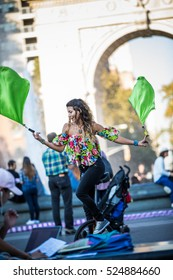 NEW YORK, USA - October 17, 2016. Woman Juggling with Flags while Riding Unicycle, in the Middle of Washington Square Park, Greenwich Park in New York City.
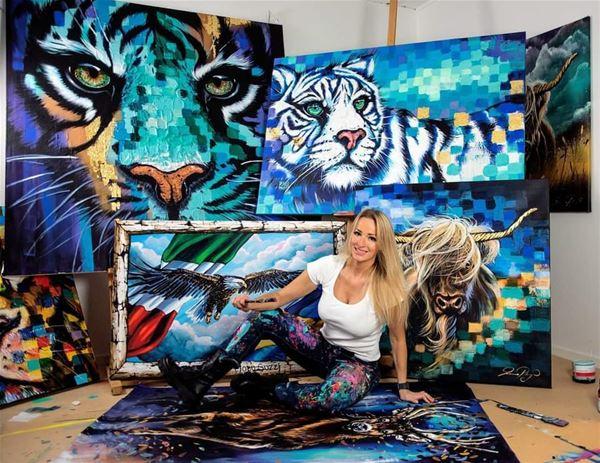 © Copy: https://www.facebook.com/events/449519626079435/, Kvinna med lång ljus hår sitter på golvet framför tavlor med tigrar.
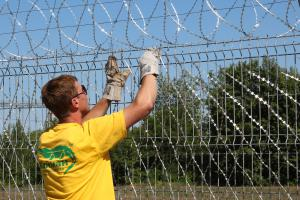 Installing Kayman barbed mesh on a fence of welded panels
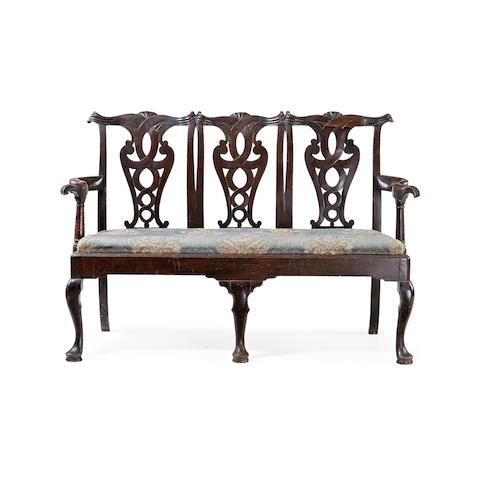 A George II style mahogany triple-chairback settee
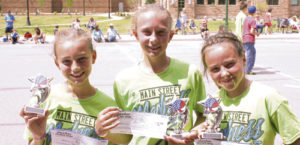 The four members of the Fireworks, a sixth- through eighth-grade girls team competing in the Main Street Madness three-on-three basketball tournament sponsored by the ERBM Recreation and Park District on July 4, won the age competition for the tournament. From left to right are: Jayden Overton, Emma Luce and Brealyn Garcia, all from Meeker. One team that disappeared before their photo was taken was the winning ninth- through 12th-grade team, the Shooting Stars, made up of Julia Dinwiddie and Makenna Burke from Meeker and two girls from Idaho.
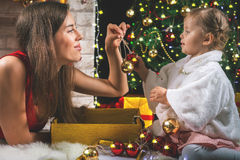 Cute baby and mum decorating a Christmas tree. Red balls. Royalty Free Stock Images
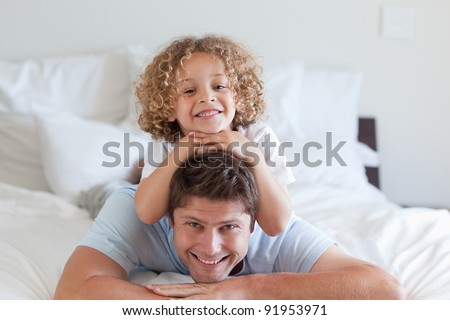 Child lying on fathers back in bed - stock photo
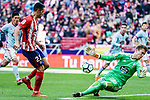 Goalkeeper Ruben Blanco Veiga of RC Celta de Vigo (R) reaches for the ball after an attempt at goal by Victor Machin, Vitolo, of Atletico de Madrid (L) during the La Liga 2017-18 match between Atletico de Madrid and RC Celta de Vigo at Wanda Metropolitano on March 11 2018 in Madrid, Spain. Photo by Diego Souto / Power Sport Images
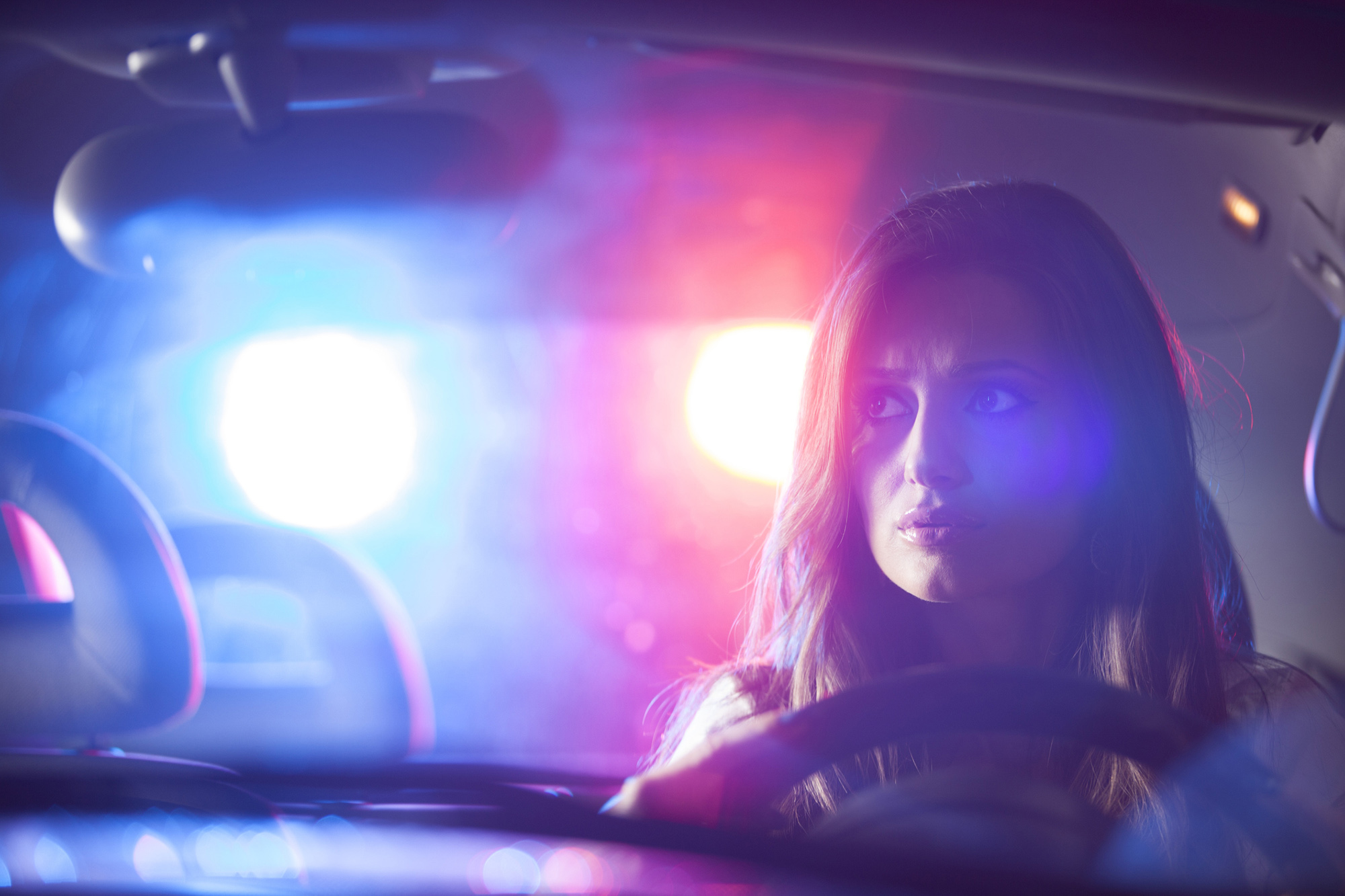 woman getting pulled over and in need of a Personal Injury Attorney & Criminal Defense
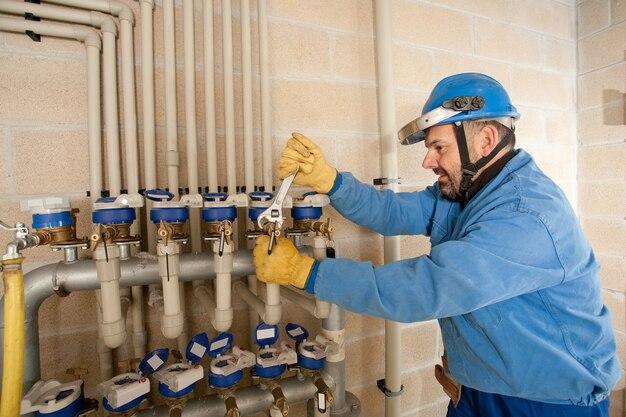 Сантехник регулирует водопроводные краны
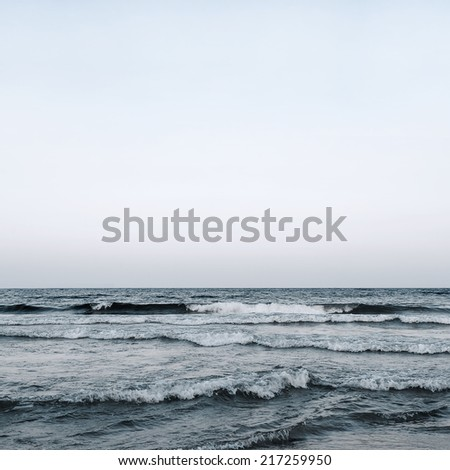 Blue cold sea water and sky background - stock photo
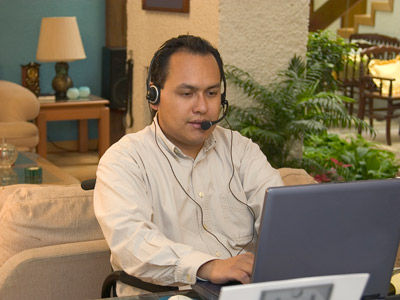 Man using a computer with a headset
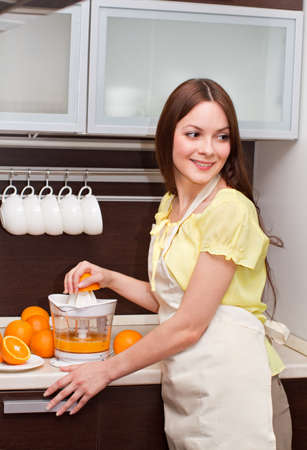 Woman is making orange juice in kitchen photo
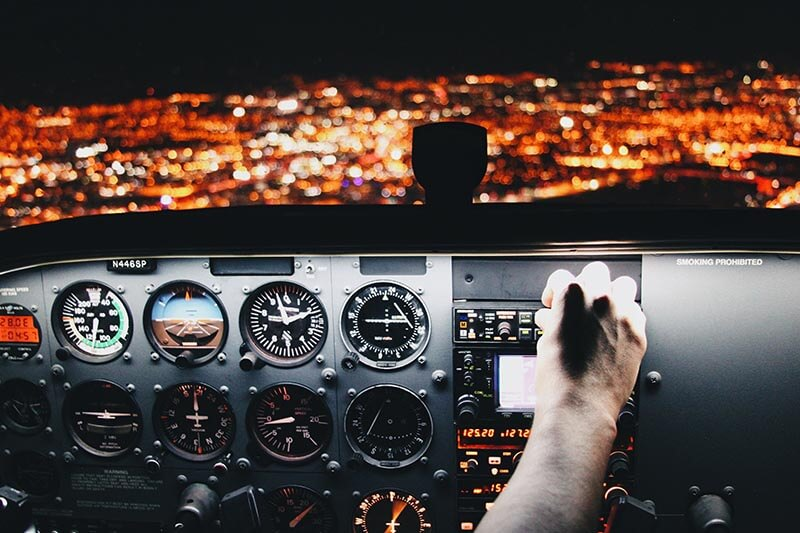 night view of city from the cockpit of a plane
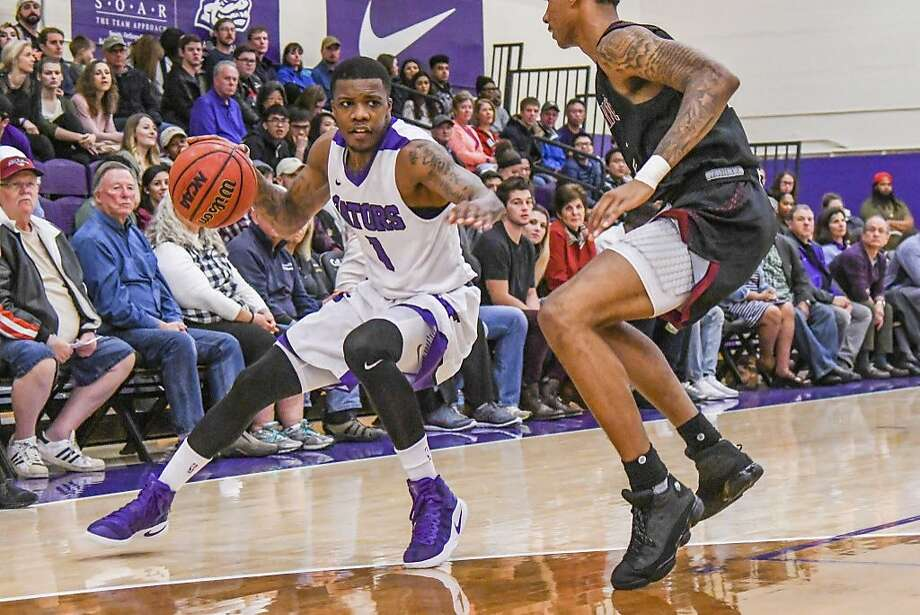 S.F. State guard Warren Jackson (left) leads the Gators in scoring and earned first-team all-conference honors this year. Photo: SF State Athletics/Michael Urakami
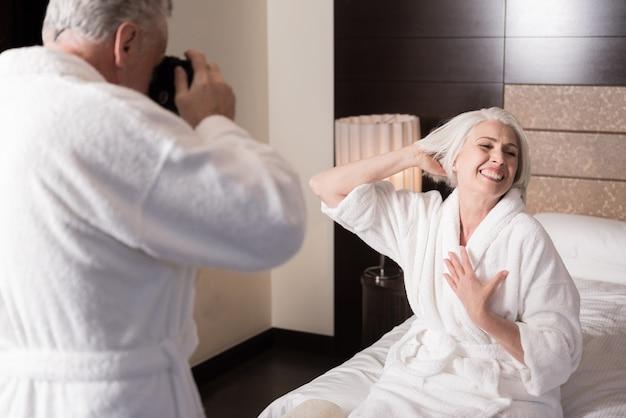 Dobrze się bawimy. uśmiechnięta, rozbawiona starsza kobieta siedzi na łóżku i pozuje do swojego mężczyzny, wyrażając radość i zabawę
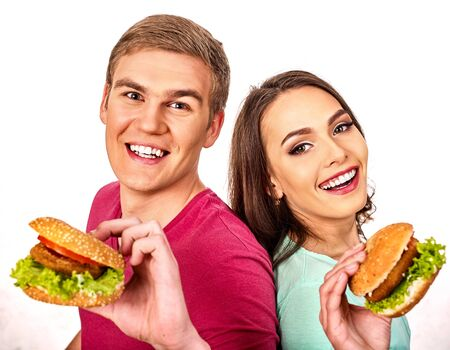 Couple eat hamburger. Women and man take fast food and commensality.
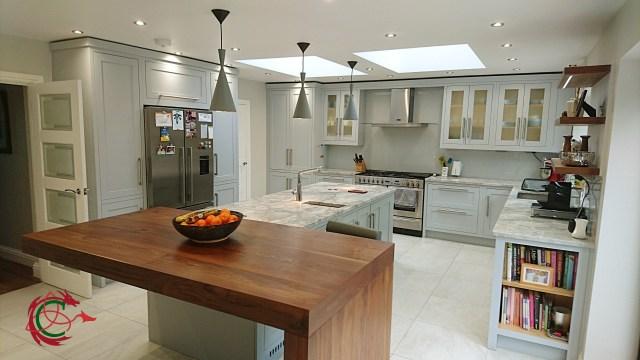 framed shaker kitchen with minimalist slab breakfast bar in walnut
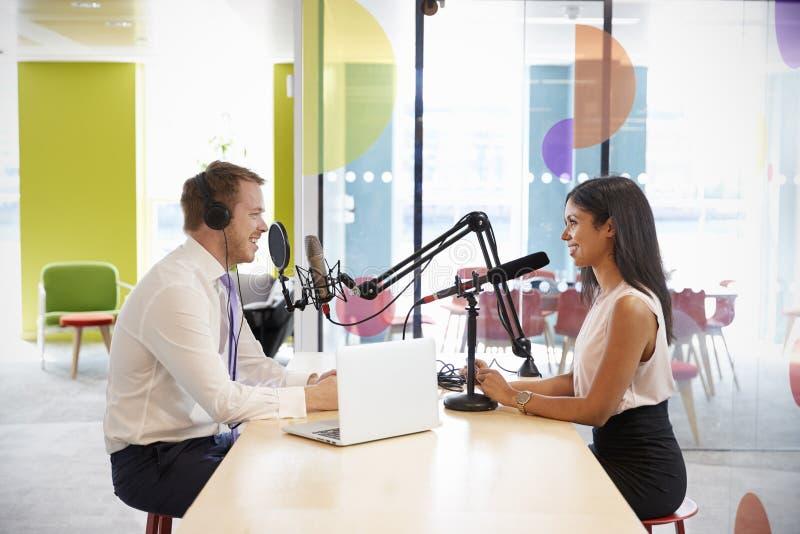 Ung man som intervjuar en kvinna för en podcast royaltyfria foton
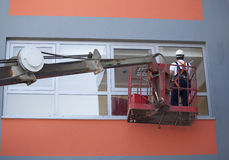 Cleaning windows with lift royalty free stock photo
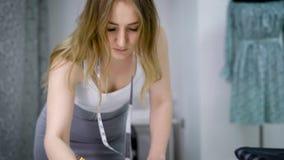 Colha a jovem mulher que dobra-se sobre esboços da roupa do desenho da tabela na oficina vídeos de arquivo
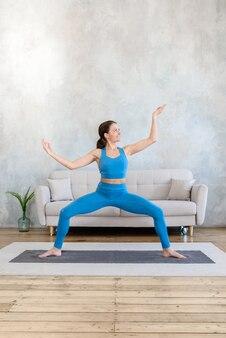 Donna che fa sport a casa allenamento che allunga nello yoga stando in piedi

···

• What is expected:
Take the lines from the start of the material to the line with "tavlor med tigrar.", both included, and transcribe them exactly without the pictures.

• Exercise solution:
 NEW YORK, USA - October 17, 2016. Woman Juggling with Flags while Riding Unicycle, in the Middle of Washington Square Park, Greenwich Park in New York City.
 © Copy: https://www.facebook.com/events/449519626079435/, Kvinna med lång ljus hår sitter på golvet framför tavlor med tigrar.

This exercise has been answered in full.